Strand Blindness: All models were effectively strand-blind, scoring forward and reverse-complement sequences with similar likelihoods (accuracy $\approx 44–50\%$ ).

B. The "Compositional Illusion"

AT Content Correlation: There was a strong positive correlation ( $r = 0.78–0.96$ ) between AT content and log-likelihood across all architectures.
Mechanism: The "compensation" in Class E works biologically because it adds AT-rich elements. The models detect the increase in AT content, not the positional logic.
Effect Size: Compositional effects (AT content) dominated positional effects by a factor of 46-fold. Removing the UP element had a much larger impact on the score than moving it to the wrong position.

C. The "Small Model" Baseline

A simple 100-parameter Position-Aware PWM (PA-PWM) achieved perfect performance ($CSS=1.00, SCR=0.98$).
A Relative Position-Aware PWM (RPA-PWM), which uses no hardcoded positions but enforces relative biological constraints (e.g., "UP must be upstream of -35"), also achieved near-perfect performance ($CSS=1.00, SCR=0.92$).
Conclusion: The failure is not due to a lack of model capacity (billion-parameter models failed), but due to misaligned inductive biases.

D. Scale Amplifies Bias

Larger models showed stronger compositional bias. Evo2-1B (1B params) had a higher AT-log-likelihood correlation ( $r=0.96$ ) than HyenaDNA (6.6M params, $r=0.78$ ). Scaling up current architectures amplifies the reliance on statistical shortcuts rather than correcting them.

4. Key Contributions

MIT Benchmark: A rigorous 650-sequence benchmark with scrambled controls to cleanly separate compositional sensitivity from positional understanding.
Systematic Probing: Comprehensive mechanistic experiments (AT titration, ablation, spacing, strand) proving that gLMs rely on AT-content heuristics.
Architectural Diagnosis: Demonstration that the failure is universal across autoregressive, masked, and SSM architectures, suggesting a fundamental flaw in standard pretraining objectives.
Baseline Superiority: Proof that a 100-parameter biophysical model outperforms billion-parameter gLMs, indicating that the bottleneck is inductive bias, not capacity.
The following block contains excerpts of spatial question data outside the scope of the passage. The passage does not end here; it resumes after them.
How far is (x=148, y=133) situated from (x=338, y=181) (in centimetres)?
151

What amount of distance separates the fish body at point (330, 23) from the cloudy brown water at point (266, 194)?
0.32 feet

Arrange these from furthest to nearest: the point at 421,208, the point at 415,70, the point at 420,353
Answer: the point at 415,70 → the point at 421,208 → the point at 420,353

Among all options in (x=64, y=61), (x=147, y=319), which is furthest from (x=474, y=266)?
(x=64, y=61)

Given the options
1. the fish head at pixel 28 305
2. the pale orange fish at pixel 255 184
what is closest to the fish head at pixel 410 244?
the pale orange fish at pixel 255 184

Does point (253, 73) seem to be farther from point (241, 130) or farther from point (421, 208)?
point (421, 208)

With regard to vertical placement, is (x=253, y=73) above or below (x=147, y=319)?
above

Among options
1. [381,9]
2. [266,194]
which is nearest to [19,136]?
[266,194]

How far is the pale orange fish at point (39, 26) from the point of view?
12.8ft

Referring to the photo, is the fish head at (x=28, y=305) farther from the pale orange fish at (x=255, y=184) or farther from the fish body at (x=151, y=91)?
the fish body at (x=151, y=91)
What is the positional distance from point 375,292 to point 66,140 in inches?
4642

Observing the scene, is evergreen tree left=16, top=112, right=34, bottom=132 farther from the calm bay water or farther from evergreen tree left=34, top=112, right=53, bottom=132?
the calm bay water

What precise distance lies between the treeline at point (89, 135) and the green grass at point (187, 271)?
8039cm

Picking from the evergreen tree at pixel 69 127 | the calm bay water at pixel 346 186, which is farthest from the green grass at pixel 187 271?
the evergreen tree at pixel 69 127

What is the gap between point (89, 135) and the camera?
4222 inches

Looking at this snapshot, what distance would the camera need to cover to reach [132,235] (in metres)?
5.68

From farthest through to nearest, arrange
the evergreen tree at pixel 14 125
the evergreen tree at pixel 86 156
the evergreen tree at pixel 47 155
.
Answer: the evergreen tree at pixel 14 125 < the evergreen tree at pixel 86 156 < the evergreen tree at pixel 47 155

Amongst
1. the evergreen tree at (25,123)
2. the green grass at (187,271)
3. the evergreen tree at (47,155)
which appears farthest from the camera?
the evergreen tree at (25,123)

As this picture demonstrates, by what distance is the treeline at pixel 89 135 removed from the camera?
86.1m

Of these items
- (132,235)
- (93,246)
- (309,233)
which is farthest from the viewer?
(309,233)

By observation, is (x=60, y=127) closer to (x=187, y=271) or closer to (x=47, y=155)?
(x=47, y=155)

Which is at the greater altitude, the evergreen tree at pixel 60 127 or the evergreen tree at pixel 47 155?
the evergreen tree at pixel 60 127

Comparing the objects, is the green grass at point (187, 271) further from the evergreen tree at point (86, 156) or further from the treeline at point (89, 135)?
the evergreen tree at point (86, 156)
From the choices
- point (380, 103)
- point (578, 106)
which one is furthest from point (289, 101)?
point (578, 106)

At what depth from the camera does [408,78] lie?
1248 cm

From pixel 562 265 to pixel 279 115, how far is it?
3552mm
5. Significance and Implications

Fundamental Limitation: Current gLMs capture surface statistics (nucleotide frequencies) while missing the "positional grammar" essential for gene regulation.
Risk in Deployment: Relying on these models for synthetic biology or gene therapy is risky, as they may fail unpredictably when applied to novel sequence configurations where composition and position are decoupled.
Path Forward: The paper argues that increasing model scale is not the solution. Instead, future architectures must incorporate:
- Position-aware attention with motif-specific distance biases.
- Hybrid architectures combining neural models with differentiable biophysical modules (e.g., PWMs).
- Contrastive training objectives that explicitly force models to distinguish between matched composition but different positions.

In summary, the paper provides a stark warning: Genomic AI is currently "hallucinating" mechanistic understanding. It succeeds on standard benchmarks by learning statistical correlations but fails to grasp the causal, positional logic of biology.